### Provided text
# Thoughts On Ford Excursion Diesels



## Reverie (Aug 9, 2004)

I am considering the purchase of a used (obviously) diesel Ford Excursion. I would like people's thoughts about this vehicle. I pull an '03 28 BHS.

I am particularly interested in hearing what it is like to live with this as a daily driver. What kind of mileage are you getting both around town and on the road, particularly when you tow. Does it pull with authority or is it a struggle. What kind of reliability issues do you know of?

I am attracted to the turbo diesel for the power, the three rows of seats and the ability to equip it in a variety of ways.

Your thoughts,

Reverie


----------



## PDX_Doug (Nov 16, 2004)

X2...

I've always been a bit taken with the Excursion myself. It would be interesting to know how it does as a daily driver.

Happy Trails,
Doug


----------



## jasonrebecca (Oct 30, 2007)

I have made a few road trips in one, and the owner said that it went through front brakes like crazy. It was a ford issue and was resolved with a recall if I remember. Fit 6 adults and our junk for a weekend in Portland for CART races easily.
He also towed horses without a problem.


----------



## Nathan (Jan 2, 2007)

My last supervisor had one with the 6.0L Diesel. He said he could get 18mpg on the highway if he behaved. (I don't think he did very often though)








The torque in any of those diesel trucks is impressive. The accelleration while getting on the expressway with him driving gave the impression of being in a sport sedan, not a truck.


----------



## MJRey (Jan 21, 2005)

I tried a couple of years ago to buy an Excursion but couldn't get DW to agree to get it since it would have been her daily driver. Nice trucks but I would recommend that you check out the maintenance history on any one you look at. The best way I've found to do this is to post the VIN at the following site:

http://www.ford-trucks.com/forums/601810-o...est-thread.html

One of the guys there will get the OASIS (Ford Maintenance History) report for the truck and you'll be able to see if it's had any problems that would be a concern. They usually respond in a day or two but this time of year the response might be a bit slower. A few months ago I saw a truck that looked really nice until I got the report that showed it had been in the shop for numerous problems.


----------



## ChopperCop (Oct 2, 2005)

Love it, Love it, Love it. Both as a daily driver and as a tow vehicle. More room than I could ever use with just three in the family. On trips, We lay the center seats flat and my daughter sits on the third row seat with more leg room than she knows what to do with.

Around town in stop & go traffic, we get 15.5. Without the stop and go city traffic we get 18. Up to 21 on the highway unloaded. 10.5 Pulling the trailer.

Did I mention that we Love it????

Bob


----------



## mom2countrykids (Sep 25, 2007)

Mine isn't diesel, but it IS my car! I love it! I love the room! I can put kids, friends and still have room for 2 weeks groceries. What I don't like is the gas milage. IF we could find a diesel we would trade. It is the only non diesel we own.

### Supplied material
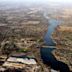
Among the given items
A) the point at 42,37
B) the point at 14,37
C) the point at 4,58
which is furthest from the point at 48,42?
the point at 4,58

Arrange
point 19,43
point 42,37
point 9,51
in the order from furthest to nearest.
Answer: point 42,37 < point 19,43 < point 9,51

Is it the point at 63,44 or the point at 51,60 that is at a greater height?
the point at 51,60

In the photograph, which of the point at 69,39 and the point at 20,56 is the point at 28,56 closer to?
the point at 20,56

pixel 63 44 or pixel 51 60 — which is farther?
pixel 63 44

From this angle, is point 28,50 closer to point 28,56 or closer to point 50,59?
point 28,56

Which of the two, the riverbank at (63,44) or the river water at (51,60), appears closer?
the river water at (51,60)

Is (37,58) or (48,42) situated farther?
(48,42)

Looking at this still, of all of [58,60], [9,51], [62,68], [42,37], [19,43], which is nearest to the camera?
[62,68]

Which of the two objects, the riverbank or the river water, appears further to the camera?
the riverbank

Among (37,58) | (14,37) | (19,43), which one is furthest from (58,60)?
(14,37)
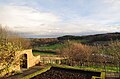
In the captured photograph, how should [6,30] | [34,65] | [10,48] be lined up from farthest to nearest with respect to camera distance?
1. [6,30]
2. [34,65]
3. [10,48]

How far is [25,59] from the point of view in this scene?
90.6 ft

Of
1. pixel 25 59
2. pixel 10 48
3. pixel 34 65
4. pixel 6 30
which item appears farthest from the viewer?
pixel 6 30

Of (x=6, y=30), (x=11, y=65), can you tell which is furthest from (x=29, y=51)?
(x=6, y=30)

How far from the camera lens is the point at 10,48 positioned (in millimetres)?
20750

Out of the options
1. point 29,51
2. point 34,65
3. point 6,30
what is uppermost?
point 6,30

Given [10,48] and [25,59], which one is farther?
[25,59]

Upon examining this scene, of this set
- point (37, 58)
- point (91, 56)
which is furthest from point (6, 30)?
point (91, 56)

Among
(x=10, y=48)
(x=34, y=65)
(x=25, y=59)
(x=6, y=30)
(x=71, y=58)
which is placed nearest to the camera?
(x=10, y=48)

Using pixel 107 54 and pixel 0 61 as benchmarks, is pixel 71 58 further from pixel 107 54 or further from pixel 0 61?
pixel 0 61

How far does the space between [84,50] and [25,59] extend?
11409mm

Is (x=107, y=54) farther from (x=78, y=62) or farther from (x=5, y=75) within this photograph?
(x=5, y=75)

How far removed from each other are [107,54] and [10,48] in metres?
19.7

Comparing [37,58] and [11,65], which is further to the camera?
[37,58]

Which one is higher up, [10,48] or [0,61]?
[10,48]
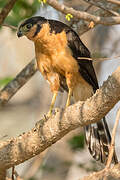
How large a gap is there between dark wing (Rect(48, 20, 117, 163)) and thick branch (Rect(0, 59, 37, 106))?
1141 mm

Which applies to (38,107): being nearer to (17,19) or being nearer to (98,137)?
(17,19)

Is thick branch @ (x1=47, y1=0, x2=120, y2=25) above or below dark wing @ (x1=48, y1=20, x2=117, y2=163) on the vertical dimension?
above

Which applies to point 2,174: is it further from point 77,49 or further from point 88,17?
point 88,17

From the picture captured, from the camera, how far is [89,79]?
5.89 m

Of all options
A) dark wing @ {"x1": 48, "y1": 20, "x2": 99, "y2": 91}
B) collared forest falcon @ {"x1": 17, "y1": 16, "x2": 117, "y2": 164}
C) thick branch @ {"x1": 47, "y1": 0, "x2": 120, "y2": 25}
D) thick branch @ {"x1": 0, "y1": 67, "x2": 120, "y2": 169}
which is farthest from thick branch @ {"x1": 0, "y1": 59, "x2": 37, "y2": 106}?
thick branch @ {"x1": 47, "y1": 0, "x2": 120, "y2": 25}

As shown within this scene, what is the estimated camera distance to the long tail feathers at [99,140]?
19.6 feet

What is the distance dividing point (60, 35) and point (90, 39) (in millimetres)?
4589

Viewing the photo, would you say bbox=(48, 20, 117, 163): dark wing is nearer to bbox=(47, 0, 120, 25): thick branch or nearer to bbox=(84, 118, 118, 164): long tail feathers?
bbox=(84, 118, 118, 164): long tail feathers

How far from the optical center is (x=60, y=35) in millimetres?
5555

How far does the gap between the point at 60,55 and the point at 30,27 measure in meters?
0.52

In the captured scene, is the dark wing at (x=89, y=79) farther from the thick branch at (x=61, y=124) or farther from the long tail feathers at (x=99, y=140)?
the thick branch at (x=61, y=124)

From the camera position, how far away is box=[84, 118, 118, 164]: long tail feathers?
5.96 m

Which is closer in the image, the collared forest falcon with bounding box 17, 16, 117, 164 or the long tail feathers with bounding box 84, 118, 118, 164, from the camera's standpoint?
the collared forest falcon with bounding box 17, 16, 117, 164

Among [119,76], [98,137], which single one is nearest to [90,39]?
[98,137]
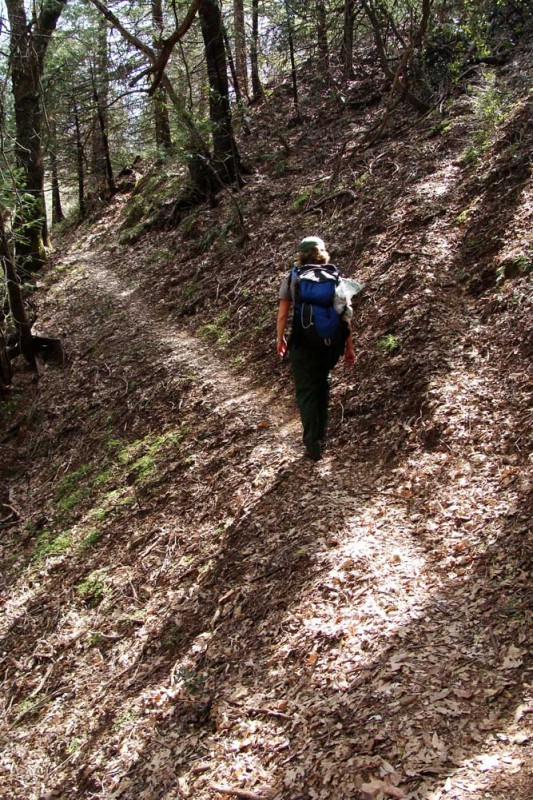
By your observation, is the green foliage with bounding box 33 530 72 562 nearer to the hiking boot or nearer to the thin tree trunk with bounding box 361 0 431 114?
the hiking boot

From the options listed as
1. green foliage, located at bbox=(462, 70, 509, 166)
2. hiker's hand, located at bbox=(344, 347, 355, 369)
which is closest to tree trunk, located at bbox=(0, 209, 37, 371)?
hiker's hand, located at bbox=(344, 347, 355, 369)

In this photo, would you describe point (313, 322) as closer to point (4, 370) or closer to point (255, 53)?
point (4, 370)

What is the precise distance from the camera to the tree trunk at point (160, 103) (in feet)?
37.0

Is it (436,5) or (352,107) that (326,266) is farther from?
(352,107)

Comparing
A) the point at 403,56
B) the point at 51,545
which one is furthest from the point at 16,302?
the point at 403,56

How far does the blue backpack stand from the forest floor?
4.54 feet

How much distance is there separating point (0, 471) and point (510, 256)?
8693 millimetres

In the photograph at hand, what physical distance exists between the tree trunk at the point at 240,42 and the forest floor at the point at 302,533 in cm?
656

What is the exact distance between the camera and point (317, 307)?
5566mm

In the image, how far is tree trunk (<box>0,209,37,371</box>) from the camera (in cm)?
1066

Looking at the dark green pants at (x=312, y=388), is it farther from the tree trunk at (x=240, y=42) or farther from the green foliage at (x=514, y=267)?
the tree trunk at (x=240, y=42)

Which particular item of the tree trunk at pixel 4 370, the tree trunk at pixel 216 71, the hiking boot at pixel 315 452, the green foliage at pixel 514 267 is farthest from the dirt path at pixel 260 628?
the tree trunk at pixel 216 71

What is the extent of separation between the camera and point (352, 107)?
648 inches

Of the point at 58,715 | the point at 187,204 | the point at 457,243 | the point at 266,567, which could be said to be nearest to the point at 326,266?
the point at 266,567
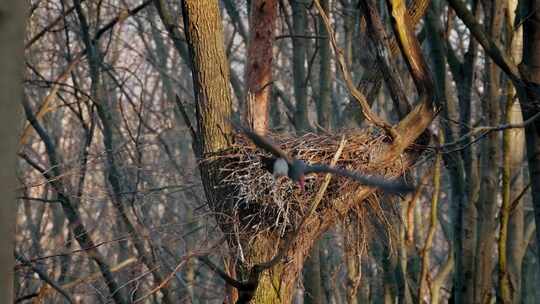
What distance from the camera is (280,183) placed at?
438cm

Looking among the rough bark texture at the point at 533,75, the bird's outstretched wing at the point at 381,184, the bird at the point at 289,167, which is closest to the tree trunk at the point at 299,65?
the rough bark texture at the point at 533,75

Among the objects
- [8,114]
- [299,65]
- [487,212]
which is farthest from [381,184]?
[299,65]

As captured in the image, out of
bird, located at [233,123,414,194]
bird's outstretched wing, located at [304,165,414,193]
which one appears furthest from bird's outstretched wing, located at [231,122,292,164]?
bird's outstretched wing, located at [304,165,414,193]

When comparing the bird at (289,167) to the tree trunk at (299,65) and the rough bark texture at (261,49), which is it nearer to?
the rough bark texture at (261,49)

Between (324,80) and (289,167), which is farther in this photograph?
(324,80)

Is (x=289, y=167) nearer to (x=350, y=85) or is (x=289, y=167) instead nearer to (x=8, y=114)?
(x=350, y=85)

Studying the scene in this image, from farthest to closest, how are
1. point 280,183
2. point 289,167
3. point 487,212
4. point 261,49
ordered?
point 487,212, point 261,49, point 280,183, point 289,167

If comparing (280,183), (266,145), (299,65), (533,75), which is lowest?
(280,183)

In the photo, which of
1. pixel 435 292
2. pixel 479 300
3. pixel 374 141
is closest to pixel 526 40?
pixel 374 141

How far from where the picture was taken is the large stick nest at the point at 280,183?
14.5 feet

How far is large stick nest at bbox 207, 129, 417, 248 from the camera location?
14.5 feet

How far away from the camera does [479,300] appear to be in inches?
299

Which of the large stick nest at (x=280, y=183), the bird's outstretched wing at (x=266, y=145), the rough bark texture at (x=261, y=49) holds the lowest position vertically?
the large stick nest at (x=280, y=183)

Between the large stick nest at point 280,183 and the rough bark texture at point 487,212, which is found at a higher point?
the large stick nest at point 280,183
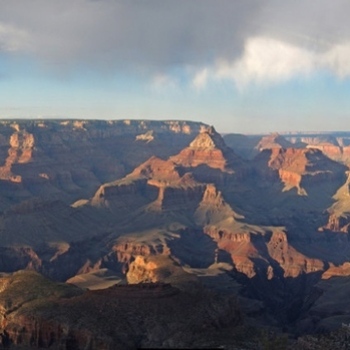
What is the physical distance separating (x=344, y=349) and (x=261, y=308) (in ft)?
213

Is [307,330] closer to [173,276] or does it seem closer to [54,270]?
[173,276]

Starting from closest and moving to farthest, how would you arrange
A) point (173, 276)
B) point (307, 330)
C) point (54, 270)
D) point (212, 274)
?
point (173, 276)
point (307, 330)
point (212, 274)
point (54, 270)

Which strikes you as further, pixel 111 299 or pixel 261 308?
pixel 261 308

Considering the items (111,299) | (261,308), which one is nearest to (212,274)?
(261,308)

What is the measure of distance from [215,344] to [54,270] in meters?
114

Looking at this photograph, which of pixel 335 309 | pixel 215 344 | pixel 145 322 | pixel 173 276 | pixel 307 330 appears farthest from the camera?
pixel 335 309

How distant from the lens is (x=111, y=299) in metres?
99.5

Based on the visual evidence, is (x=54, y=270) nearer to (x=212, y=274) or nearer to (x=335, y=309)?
(x=212, y=274)

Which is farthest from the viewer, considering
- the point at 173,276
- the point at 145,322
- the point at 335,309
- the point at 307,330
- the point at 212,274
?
the point at 212,274

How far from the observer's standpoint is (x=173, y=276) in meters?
129

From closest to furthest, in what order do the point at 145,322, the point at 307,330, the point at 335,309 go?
the point at 145,322, the point at 307,330, the point at 335,309

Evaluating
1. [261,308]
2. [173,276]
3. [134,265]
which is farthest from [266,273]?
[173,276]

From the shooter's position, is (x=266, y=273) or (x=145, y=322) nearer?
(x=145, y=322)

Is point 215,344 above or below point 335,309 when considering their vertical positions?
above
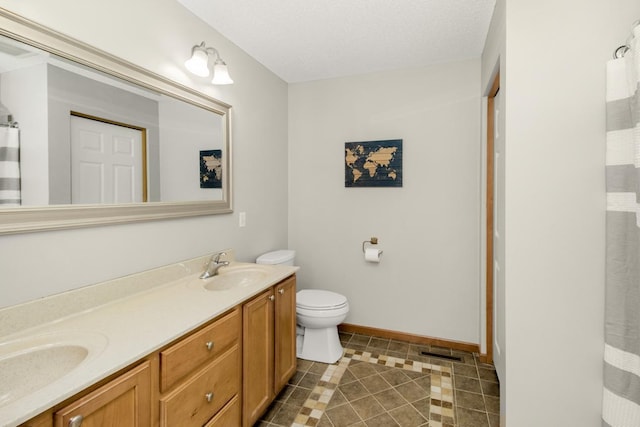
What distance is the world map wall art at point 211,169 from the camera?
2.10m

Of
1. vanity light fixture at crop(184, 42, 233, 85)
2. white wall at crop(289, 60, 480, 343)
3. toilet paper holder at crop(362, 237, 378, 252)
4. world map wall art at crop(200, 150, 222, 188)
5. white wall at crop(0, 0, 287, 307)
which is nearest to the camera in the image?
white wall at crop(0, 0, 287, 307)

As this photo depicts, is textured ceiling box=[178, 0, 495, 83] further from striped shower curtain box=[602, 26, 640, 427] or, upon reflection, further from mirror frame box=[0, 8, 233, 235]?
striped shower curtain box=[602, 26, 640, 427]

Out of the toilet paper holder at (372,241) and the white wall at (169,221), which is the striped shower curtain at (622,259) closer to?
the toilet paper holder at (372,241)

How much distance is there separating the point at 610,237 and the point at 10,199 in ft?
7.82

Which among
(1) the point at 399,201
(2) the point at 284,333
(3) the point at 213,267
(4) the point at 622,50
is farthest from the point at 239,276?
(4) the point at 622,50

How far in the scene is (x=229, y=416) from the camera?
150 centimetres

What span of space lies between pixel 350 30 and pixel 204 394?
7.57 feet

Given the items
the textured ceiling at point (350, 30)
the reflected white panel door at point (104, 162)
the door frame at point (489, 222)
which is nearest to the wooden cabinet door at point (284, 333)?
the reflected white panel door at point (104, 162)

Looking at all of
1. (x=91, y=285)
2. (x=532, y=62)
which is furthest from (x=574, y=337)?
(x=91, y=285)

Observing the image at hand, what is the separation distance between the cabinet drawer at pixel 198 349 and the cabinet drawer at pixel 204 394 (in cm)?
4

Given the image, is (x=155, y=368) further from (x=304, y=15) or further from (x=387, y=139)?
(x=387, y=139)

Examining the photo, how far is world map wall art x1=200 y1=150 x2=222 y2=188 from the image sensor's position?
2098mm

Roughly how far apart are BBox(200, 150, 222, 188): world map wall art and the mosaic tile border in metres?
1.55

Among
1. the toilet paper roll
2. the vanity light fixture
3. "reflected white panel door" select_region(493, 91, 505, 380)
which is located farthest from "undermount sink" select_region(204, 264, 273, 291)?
"reflected white panel door" select_region(493, 91, 505, 380)
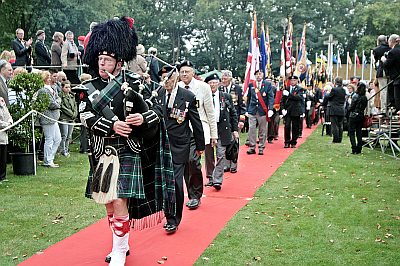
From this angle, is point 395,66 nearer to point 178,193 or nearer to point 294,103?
point 294,103

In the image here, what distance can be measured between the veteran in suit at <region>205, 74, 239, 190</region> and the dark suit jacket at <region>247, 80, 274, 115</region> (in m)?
3.59

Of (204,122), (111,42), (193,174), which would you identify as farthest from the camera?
(204,122)

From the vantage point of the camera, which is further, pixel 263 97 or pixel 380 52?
A: pixel 263 97

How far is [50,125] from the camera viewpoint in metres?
10.5

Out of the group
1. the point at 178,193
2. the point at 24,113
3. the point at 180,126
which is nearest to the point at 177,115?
the point at 180,126

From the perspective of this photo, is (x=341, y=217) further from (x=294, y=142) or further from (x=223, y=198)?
(x=294, y=142)

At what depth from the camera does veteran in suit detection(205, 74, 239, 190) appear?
8711mm

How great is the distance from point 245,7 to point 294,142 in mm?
47567

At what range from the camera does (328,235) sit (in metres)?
6.06

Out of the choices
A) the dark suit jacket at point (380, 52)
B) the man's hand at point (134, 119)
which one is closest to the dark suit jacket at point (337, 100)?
the dark suit jacket at point (380, 52)

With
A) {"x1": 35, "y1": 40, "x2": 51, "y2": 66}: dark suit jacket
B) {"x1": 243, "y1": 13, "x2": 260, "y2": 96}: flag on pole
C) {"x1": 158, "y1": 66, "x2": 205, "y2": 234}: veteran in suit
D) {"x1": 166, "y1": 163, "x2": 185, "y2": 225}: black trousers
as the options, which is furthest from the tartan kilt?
{"x1": 35, "y1": 40, "x2": 51, "y2": 66}: dark suit jacket

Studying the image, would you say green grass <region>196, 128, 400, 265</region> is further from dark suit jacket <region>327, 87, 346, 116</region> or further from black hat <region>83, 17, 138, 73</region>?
dark suit jacket <region>327, 87, 346, 116</region>

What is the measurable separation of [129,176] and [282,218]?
2.87 metres

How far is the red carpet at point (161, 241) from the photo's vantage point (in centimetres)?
513
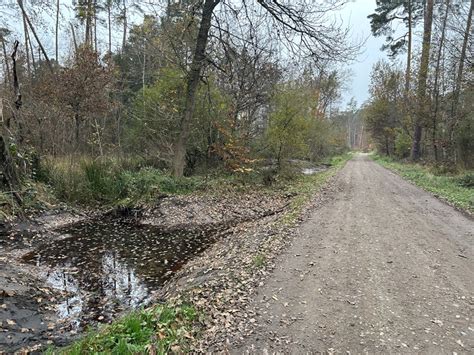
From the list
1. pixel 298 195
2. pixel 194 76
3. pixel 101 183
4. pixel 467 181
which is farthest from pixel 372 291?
pixel 467 181

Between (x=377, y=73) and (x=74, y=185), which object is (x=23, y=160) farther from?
(x=377, y=73)

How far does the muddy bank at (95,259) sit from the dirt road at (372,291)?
2.53 meters

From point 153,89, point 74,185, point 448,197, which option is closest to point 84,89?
point 153,89

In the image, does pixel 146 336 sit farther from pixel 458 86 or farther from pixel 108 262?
pixel 458 86

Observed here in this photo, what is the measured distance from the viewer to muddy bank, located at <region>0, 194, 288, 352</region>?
16.7 feet

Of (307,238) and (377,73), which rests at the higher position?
(377,73)

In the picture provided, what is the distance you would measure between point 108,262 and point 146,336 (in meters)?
4.23

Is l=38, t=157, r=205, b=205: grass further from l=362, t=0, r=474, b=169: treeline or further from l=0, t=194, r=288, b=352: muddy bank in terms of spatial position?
l=362, t=0, r=474, b=169: treeline

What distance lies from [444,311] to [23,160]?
11675 mm

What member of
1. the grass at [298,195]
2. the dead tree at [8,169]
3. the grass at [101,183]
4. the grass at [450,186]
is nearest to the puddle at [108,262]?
the dead tree at [8,169]

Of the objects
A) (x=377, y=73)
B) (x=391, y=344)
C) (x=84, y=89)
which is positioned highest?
(x=377, y=73)

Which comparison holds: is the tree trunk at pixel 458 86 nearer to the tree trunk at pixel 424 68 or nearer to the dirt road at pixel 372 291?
the tree trunk at pixel 424 68

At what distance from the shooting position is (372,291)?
203 inches

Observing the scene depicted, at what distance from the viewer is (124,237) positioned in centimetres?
966
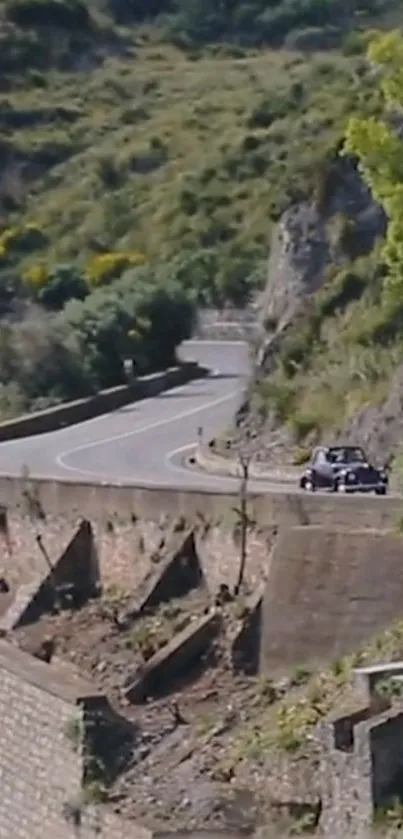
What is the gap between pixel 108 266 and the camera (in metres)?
64.5

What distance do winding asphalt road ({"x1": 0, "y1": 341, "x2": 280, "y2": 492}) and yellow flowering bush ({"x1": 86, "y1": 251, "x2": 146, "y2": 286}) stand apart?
424 inches

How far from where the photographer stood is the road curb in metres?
33.4

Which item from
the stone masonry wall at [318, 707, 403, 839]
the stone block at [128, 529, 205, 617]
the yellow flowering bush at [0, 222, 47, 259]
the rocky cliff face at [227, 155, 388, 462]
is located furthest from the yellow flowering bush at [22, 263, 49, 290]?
the stone masonry wall at [318, 707, 403, 839]

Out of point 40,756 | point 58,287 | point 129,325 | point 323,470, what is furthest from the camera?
point 58,287

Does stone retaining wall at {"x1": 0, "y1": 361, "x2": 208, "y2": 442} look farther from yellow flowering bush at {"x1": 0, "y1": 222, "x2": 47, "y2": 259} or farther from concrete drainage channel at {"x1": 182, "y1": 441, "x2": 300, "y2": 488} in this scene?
yellow flowering bush at {"x1": 0, "y1": 222, "x2": 47, "y2": 259}

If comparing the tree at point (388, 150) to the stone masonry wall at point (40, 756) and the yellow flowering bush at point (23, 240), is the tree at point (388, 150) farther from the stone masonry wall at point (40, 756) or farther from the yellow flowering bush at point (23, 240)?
the yellow flowering bush at point (23, 240)

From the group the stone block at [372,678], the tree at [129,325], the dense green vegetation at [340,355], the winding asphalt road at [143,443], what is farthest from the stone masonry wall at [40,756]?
the tree at [129,325]

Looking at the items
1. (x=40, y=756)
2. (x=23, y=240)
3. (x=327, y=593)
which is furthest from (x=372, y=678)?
(x=23, y=240)

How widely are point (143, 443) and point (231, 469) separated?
587 cm

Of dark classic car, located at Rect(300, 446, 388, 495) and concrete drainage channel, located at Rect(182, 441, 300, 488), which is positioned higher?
dark classic car, located at Rect(300, 446, 388, 495)

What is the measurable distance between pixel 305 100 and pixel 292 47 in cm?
3398

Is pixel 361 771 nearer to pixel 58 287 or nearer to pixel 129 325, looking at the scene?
pixel 129 325

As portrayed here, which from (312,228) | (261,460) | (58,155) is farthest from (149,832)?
(58,155)

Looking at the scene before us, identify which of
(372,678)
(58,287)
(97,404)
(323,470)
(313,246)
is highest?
(313,246)
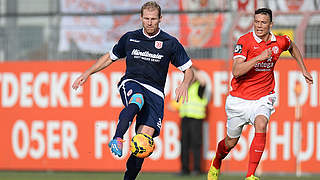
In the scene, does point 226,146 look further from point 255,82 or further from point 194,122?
point 194,122

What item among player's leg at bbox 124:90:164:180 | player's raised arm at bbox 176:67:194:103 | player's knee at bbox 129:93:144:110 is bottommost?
player's leg at bbox 124:90:164:180

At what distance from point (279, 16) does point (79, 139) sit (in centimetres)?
469

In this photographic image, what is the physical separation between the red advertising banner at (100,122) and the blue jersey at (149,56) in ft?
18.9

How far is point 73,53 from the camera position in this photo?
16.5 metres

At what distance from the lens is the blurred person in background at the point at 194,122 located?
1542 centimetres

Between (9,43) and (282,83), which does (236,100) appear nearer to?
(282,83)

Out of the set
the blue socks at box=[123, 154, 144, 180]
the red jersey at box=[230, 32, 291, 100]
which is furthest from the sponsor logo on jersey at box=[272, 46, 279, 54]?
the blue socks at box=[123, 154, 144, 180]

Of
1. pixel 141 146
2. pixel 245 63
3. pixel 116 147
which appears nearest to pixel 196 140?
pixel 245 63

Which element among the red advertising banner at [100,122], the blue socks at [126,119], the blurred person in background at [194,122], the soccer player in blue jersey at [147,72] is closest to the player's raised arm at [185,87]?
the soccer player in blue jersey at [147,72]

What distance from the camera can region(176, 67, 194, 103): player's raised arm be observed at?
30.9 ft

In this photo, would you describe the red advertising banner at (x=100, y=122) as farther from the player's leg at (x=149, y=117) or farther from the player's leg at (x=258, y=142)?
the player's leg at (x=149, y=117)

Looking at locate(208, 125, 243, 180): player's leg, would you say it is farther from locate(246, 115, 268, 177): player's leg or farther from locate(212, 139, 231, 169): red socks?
locate(246, 115, 268, 177): player's leg

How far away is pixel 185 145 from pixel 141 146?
20.2 ft

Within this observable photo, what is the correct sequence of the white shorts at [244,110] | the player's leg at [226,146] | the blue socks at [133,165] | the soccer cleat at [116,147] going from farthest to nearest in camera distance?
1. the player's leg at [226,146]
2. the white shorts at [244,110]
3. the blue socks at [133,165]
4. the soccer cleat at [116,147]
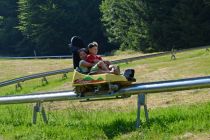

### Problems
1. List the usernames of everyone who posted in the Ford Excursion thread.
2. Retype the lines of the records from their start through the line containing "Answer: point 42,37", both ends included, leaving out the pictures.

### Complete answers
1. Reverie, PDX_Doug, jasonrebecca, Nathan, MJRey, ChopperCop, mom2countrykids

2.
Among the given items
A) the point at 42,37
B) the point at 14,37
C) the point at 4,58
which is furthest from the point at 48,42?
the point at 4,58

Arrange
point 19,43
point 42,37
point 9,51
in the order from furthest to nearest.
Answer: point 42,37 < point 19,43 < point 9,51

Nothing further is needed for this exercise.